Aromatase, a cytochrome P450 enzyme, is responsible for the conversion of androgens to estrogens, which fuel the multiplication of cancerous cells. Inhibition of estrogen biosynthesis by aromatase inhibitors (AIs) is one of the highly advanced therapeutic approach available for the treatment of estrogen-positive breast cancer. Biphenyl moiety aids lipophilicity to the conjugated scaffold and enhances the accessibility of the ligand to the target. The present study is focused on the investigation of, the mode of binding of biphenyl with aromatase, prediction of ligand-target binding affinities, and pharmacophoric features essential for favorable for aromatase inhibition. A multifaceted 3D-QSAR (SOMFA, Field and Gaussian) along with molecular docking, molecular dynamic simulations and pharmacophore mapping were performed on a series of biphenyl bearing molecules (1-33) with a wide range of aromatase inhibitory activity (0.15-920 nM).
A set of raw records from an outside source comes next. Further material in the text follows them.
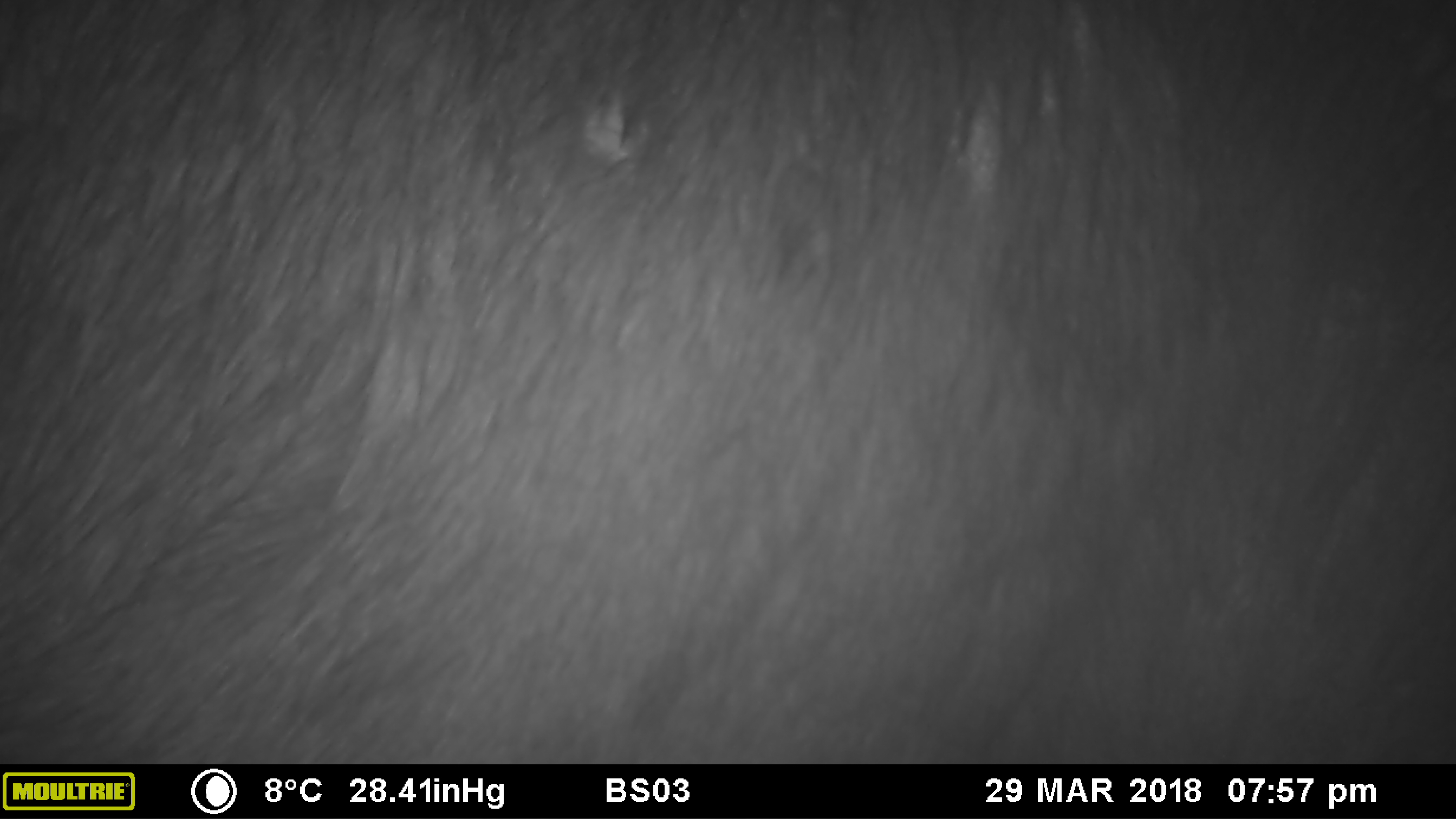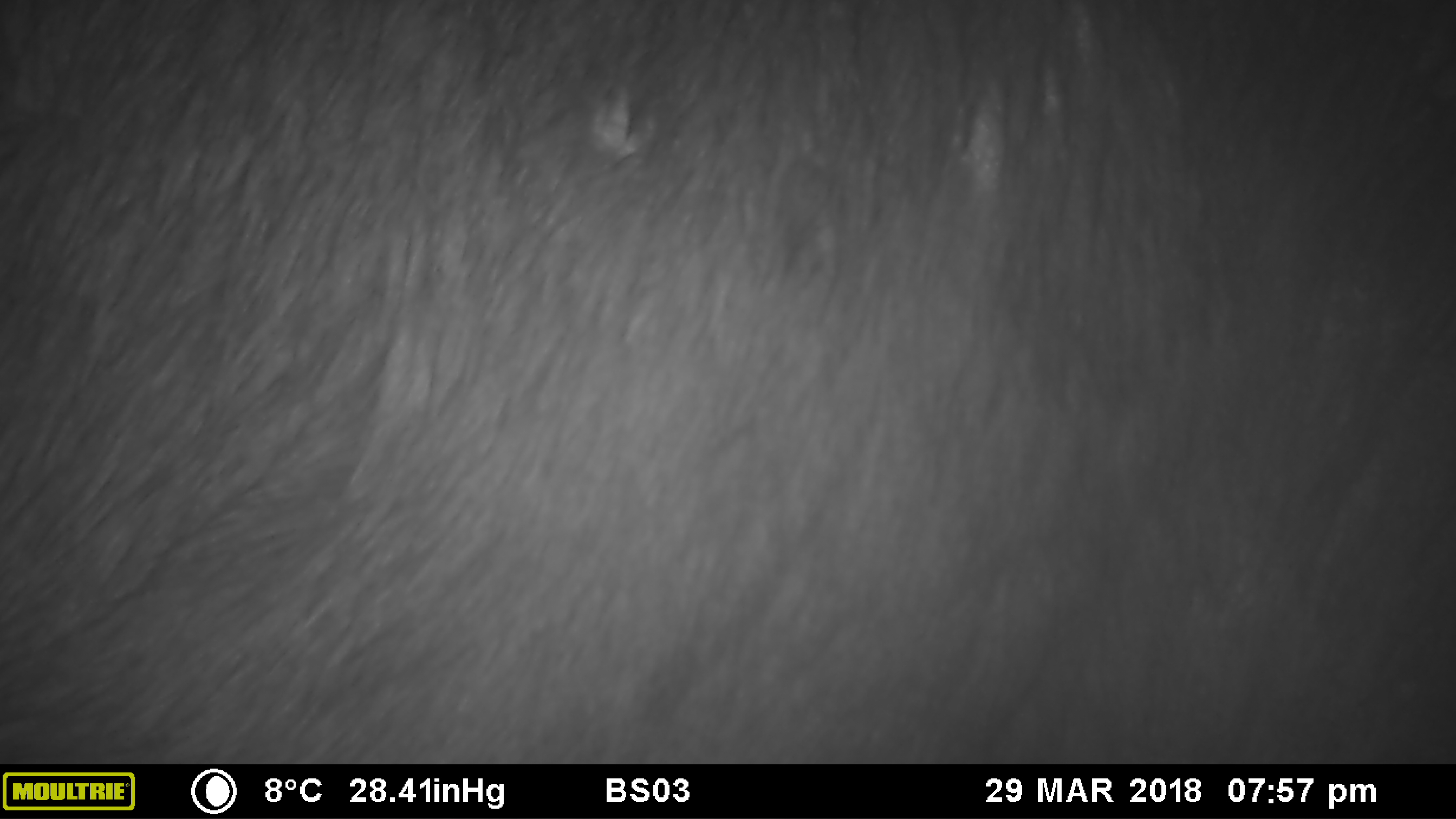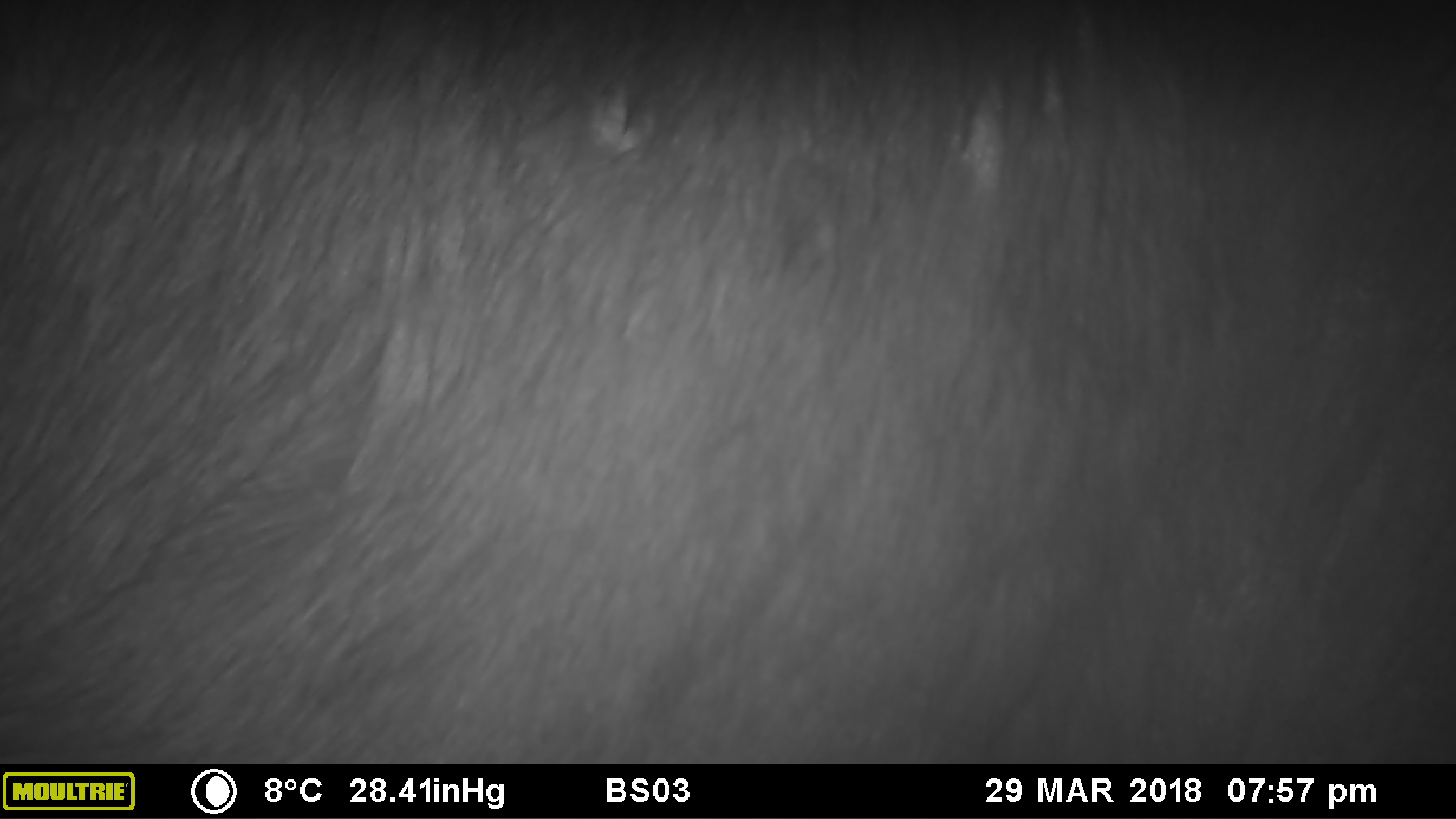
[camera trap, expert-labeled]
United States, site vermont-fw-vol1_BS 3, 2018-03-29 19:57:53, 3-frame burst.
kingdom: Animalia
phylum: Chordata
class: Mammalia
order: Artiodactyla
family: Cervidae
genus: Alces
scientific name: Alces alces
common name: moose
Moose (Alces alces).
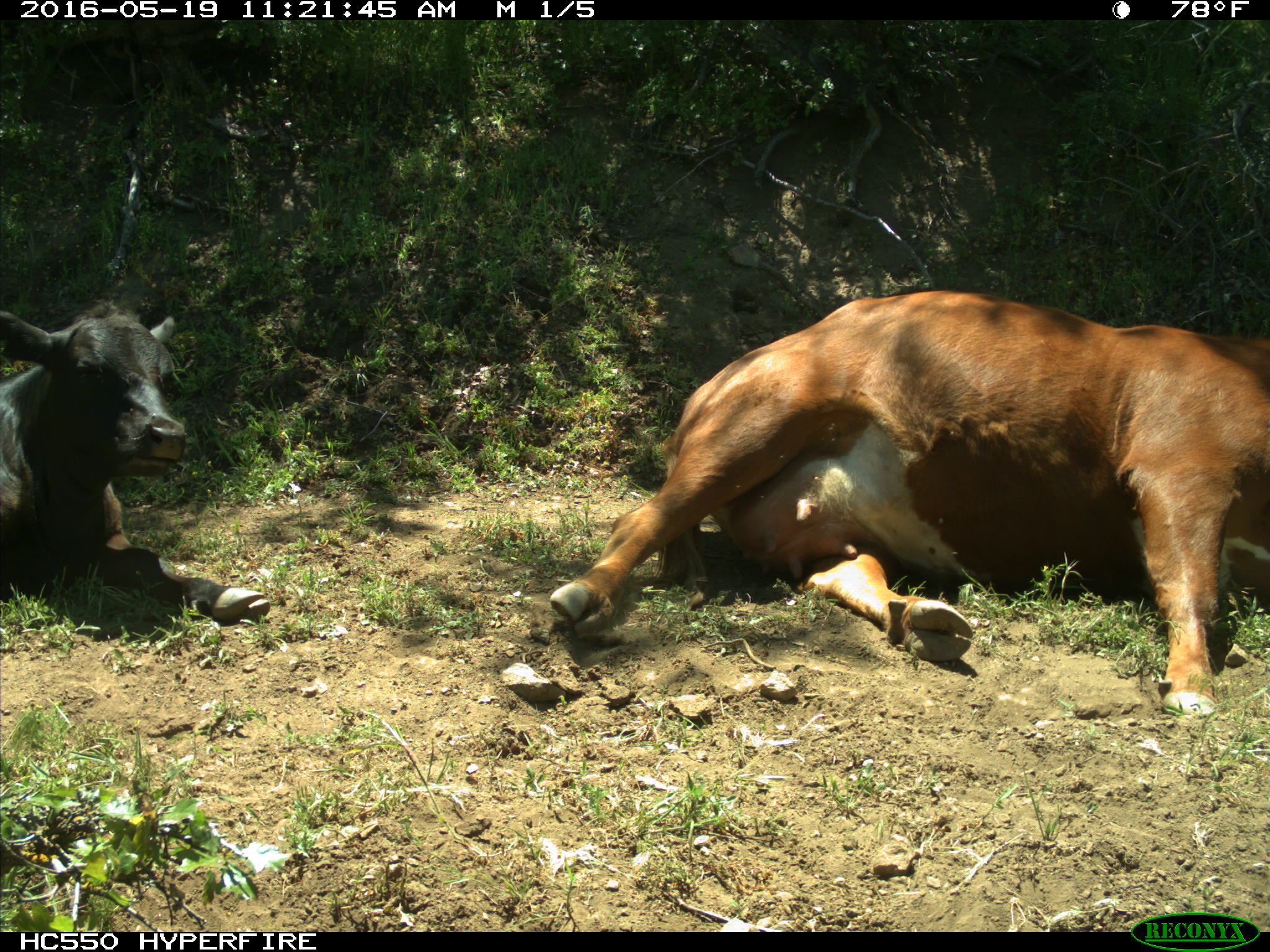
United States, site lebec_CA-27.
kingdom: Animalia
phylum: Chordata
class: Mammalia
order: Artiodactyla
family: Bovidae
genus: Bos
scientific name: Bos taurus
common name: domestic cow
Bos taurus (domestic cow).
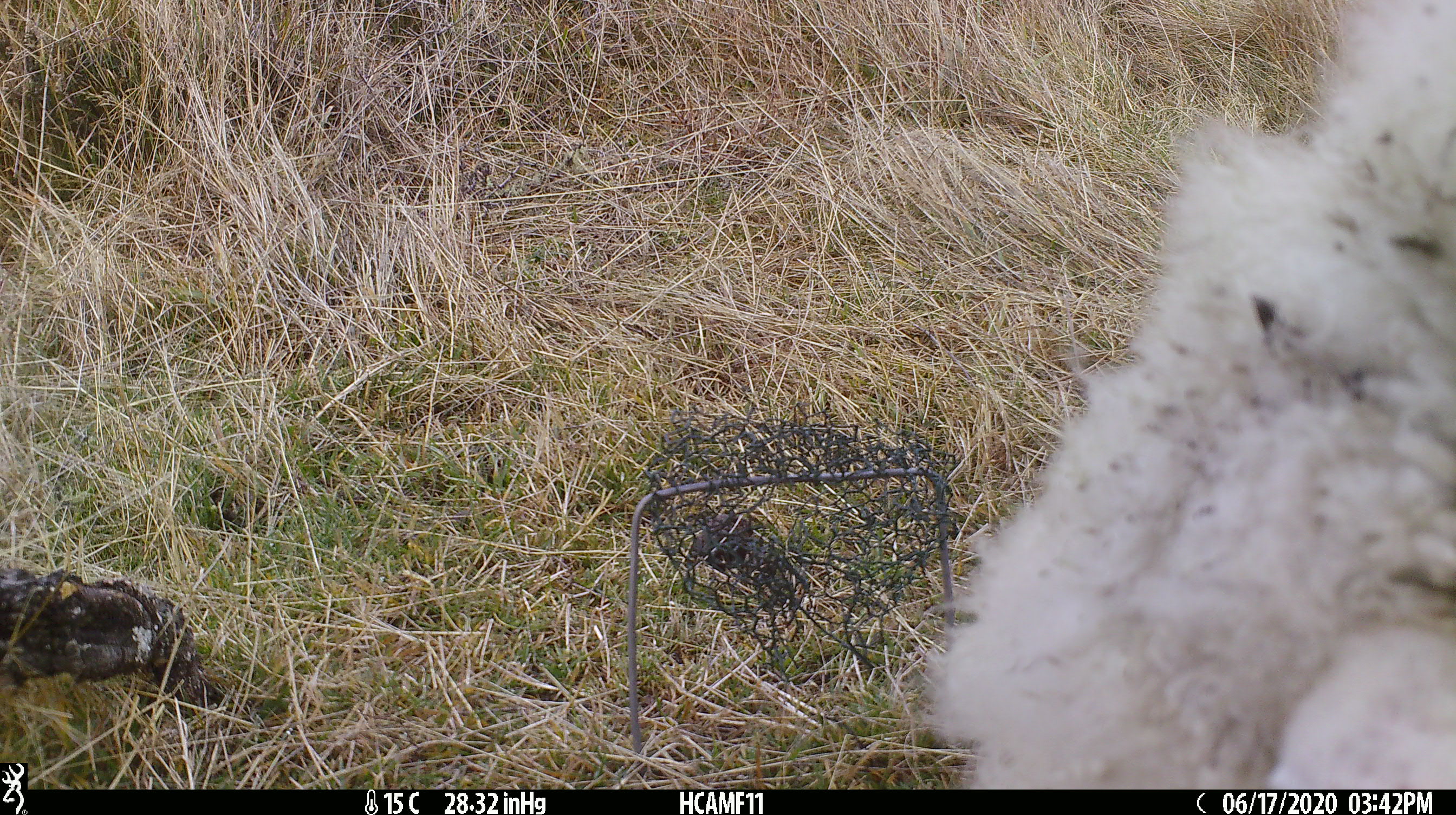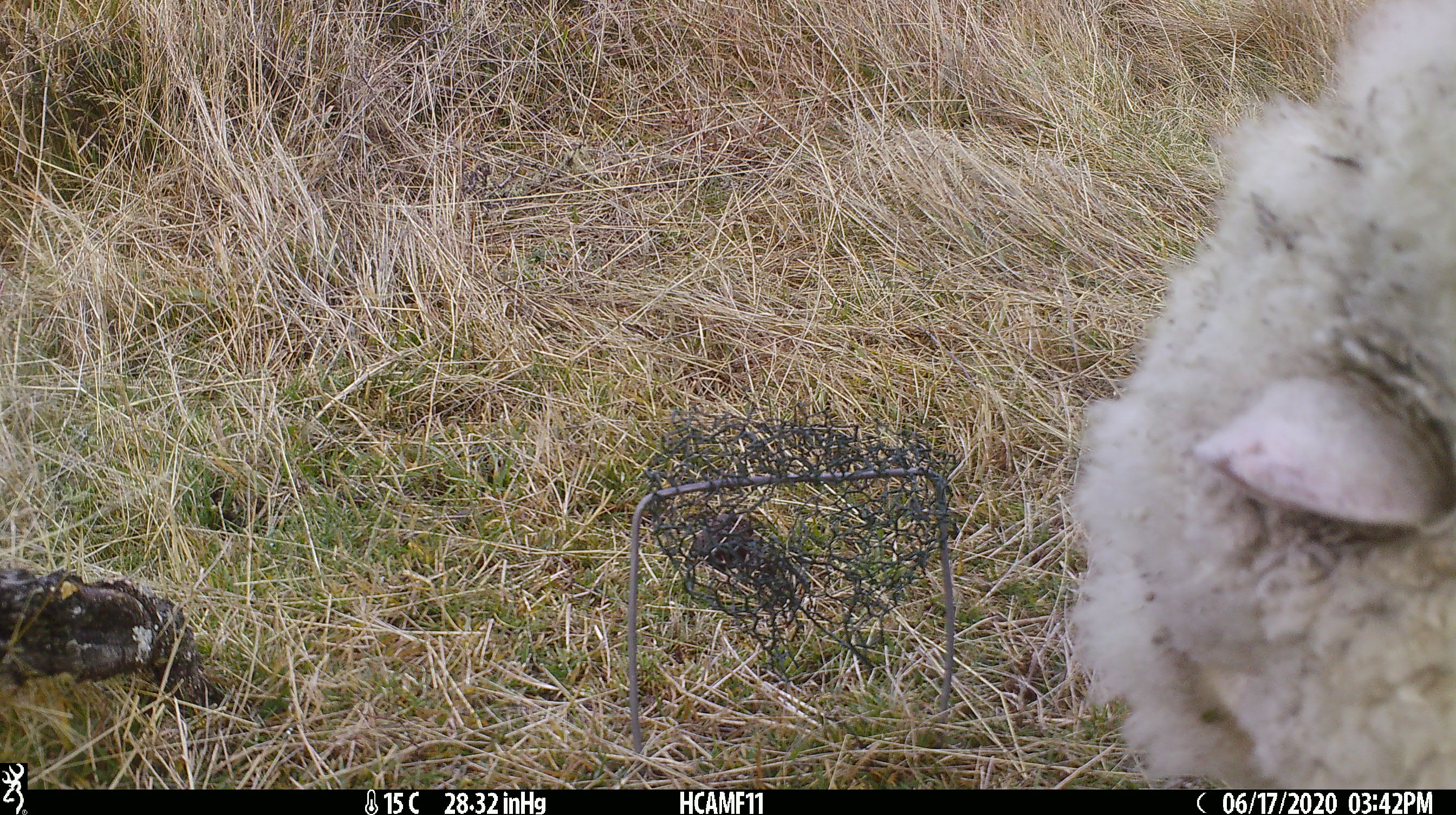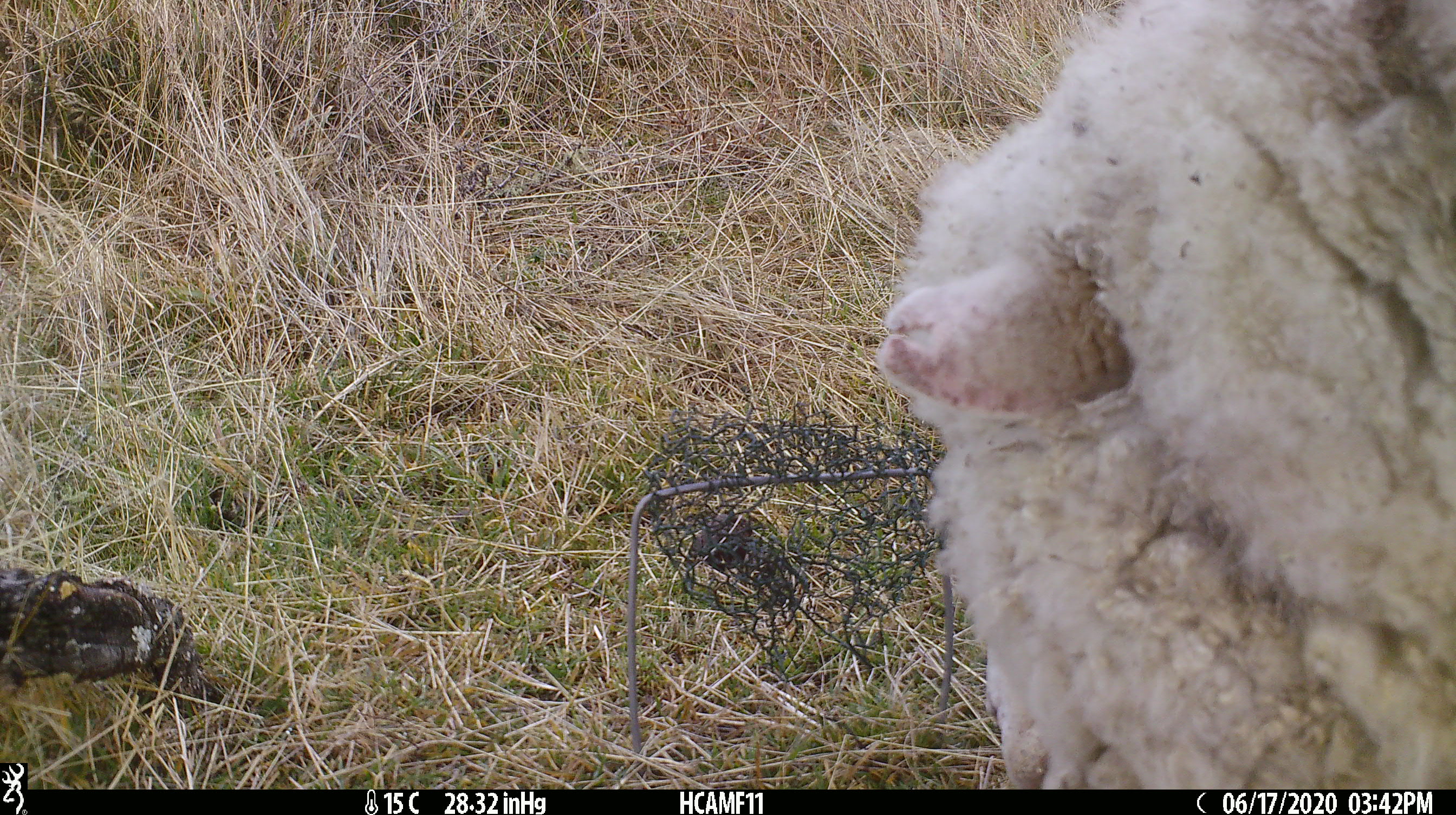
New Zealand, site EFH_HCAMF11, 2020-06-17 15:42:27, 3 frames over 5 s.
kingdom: Animalia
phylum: Chordata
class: Mammalia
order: Artiodactyla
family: Bovidae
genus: Ovis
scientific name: Ovis aries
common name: domestic sheep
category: sheep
Among the generated 3D-QSAR models, the Force field-based 3D-QSAR model (R-2 = 0.9151) was best as compared to SOMFA and Gaussian Field (R-2=0.7706, 0.9074, respectively). However, all the generated 3D-QSAR models were statistically fit, robust enough, and reliable to explain the variation in biological activity in relation to pharmacophoric features of dataset molecules. A four-point pharmacophoric features with three acceptor sites (A), one aromatic ring (R) features, AAAR_1, were obtained with the site and survival score values 0.890 and 4.613, respectively. The generated 3D-QSAR plots in the study insight into the structure-activity relationship of dataset molecules, which may help in the designing of potent biphenyl derivatives as newer inhibitors of aromatase. Communicated by Ramaswamy H. Sarma

Automated summary

This study investigated a series of biphenyl bearing molecules with a wide range of aromatase inhibitory activity using a multifaceted approach including 3D-QSAR analysis, molecular docking, molecular dynamic simulations, and pharmacophore mapping. The results showed that the force field-based 3D-QSAR model was the best in terms of fitness, and the generated pharmacophoric features were able to explain the variation in biological activity. The findings offer guidance for designing potent biphenyl derivatives as aromatase inhibitors.